Irkçılık ve faşizm bu kelimelerden ikisi…
Ancak tasarruflu kullanmak ne derece doğruysa yeri geldiği
halde kullanmamak da o derece yanlıştır.
Bu söylemi kullananların ne kadar hoşuna gitmese de bu
söylem ırkçılıktır. Bir halka dair genelleyici, totalci, nefret içeren bir
söylemdir. Bir halkı kendine ait düşündüğün bir toprak parçasında (burada
Türkiye) istememek “ırkçılık”tan başka bir kelimeyle anlatılamaz.
Mesela Suriyeliler değil de, Norveçliler olsaydı, mesela üç
milyon değil de elli bin olsaydı, yine aynı söylemi kullanacak mıydık?
Kabul edelim veya etmeyelim; bu söylem aleni ırkçılıktır.

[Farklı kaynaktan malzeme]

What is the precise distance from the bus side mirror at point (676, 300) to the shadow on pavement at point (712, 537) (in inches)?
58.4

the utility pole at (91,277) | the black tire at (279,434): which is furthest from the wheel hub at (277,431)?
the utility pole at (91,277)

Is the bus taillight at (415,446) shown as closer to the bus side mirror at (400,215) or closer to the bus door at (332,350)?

Bizi birbirimize düşüren, öfkemizi asıl düşmandan saptırıp
yanında durmamız, yan yana olmamız gerekenlere yöneltmektedir.

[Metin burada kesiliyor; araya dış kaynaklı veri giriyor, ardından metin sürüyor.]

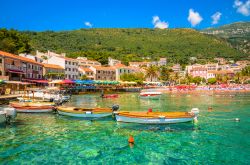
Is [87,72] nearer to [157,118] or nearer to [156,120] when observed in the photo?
[156,120]

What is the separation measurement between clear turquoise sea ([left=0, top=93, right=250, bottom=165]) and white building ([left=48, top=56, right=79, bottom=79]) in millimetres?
65715

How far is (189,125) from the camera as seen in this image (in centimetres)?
2559

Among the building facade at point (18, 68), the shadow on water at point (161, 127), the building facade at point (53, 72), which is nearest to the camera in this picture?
the shadow on water at point (161, 127)

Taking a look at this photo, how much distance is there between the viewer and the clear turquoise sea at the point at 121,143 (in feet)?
52.4

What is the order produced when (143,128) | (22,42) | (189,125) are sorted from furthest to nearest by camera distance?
(22,42)
(189,125)
(143,128)

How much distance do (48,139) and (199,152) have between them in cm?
1256

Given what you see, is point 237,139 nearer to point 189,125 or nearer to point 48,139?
point 189,125

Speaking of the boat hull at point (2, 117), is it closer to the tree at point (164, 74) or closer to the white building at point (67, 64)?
the white building at point (67, 64)

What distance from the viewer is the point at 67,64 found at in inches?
3649

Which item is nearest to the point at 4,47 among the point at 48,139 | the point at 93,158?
the point at 48,139

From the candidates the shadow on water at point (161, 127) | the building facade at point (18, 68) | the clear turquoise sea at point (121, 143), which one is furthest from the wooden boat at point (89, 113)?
the building facade at point (18, 68)

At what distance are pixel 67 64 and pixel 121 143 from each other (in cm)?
7770

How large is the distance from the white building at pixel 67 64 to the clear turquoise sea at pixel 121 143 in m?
65.7

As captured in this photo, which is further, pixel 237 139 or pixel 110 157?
pixel 237 139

Yani klişe tabirle anlatmak gerekirse “bu aslında AKP’nin
işine gelmektedir.”
Bırakalım kendini sol’da tanımlamayı, insan olarak
tanımlayan kimse gerilimden, nefretten, öfkeden beslenmez. İnsanın, insanlığın
beslendiği ortak kaynaklar sevgi ve dayanışmadır.
İYİ TAMAM DA NE YAPACAĞIZ?
Yapılması gereken aslında çok basit. Nasıl yapılacağı tabii
ki çok teferruatlı ancak yapılması gerekeni aslında hepimiz biliyoruz.
AKP’nin Suriye politikalarına karşı mücadele etmek…
Bununla eş zamanlı olarak da Suriyelilere mülteci statüsü
verilmesi, başta eğitim, sağlık, barınma, güvenlik olmak üzere mülteci
politikaları geliştirilmesi ve bunların uygulanması için kamuoyu baskısı yaratmaktır.